Exercise details – Begin with the line that holds "a lighter widget". Output it and all remaining lines of the material, verbatim, ending with the last.
⟨
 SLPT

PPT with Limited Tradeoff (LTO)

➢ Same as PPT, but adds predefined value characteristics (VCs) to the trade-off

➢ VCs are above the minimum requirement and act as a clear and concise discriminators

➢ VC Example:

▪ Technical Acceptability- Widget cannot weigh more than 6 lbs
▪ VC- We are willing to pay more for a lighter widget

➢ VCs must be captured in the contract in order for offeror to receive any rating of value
⟩
Answer for this exercise –
▪ VC- We are willing to pay more for a lighter widget

➢ VCs must be captured in the contract in order for offeror to receive any rating of value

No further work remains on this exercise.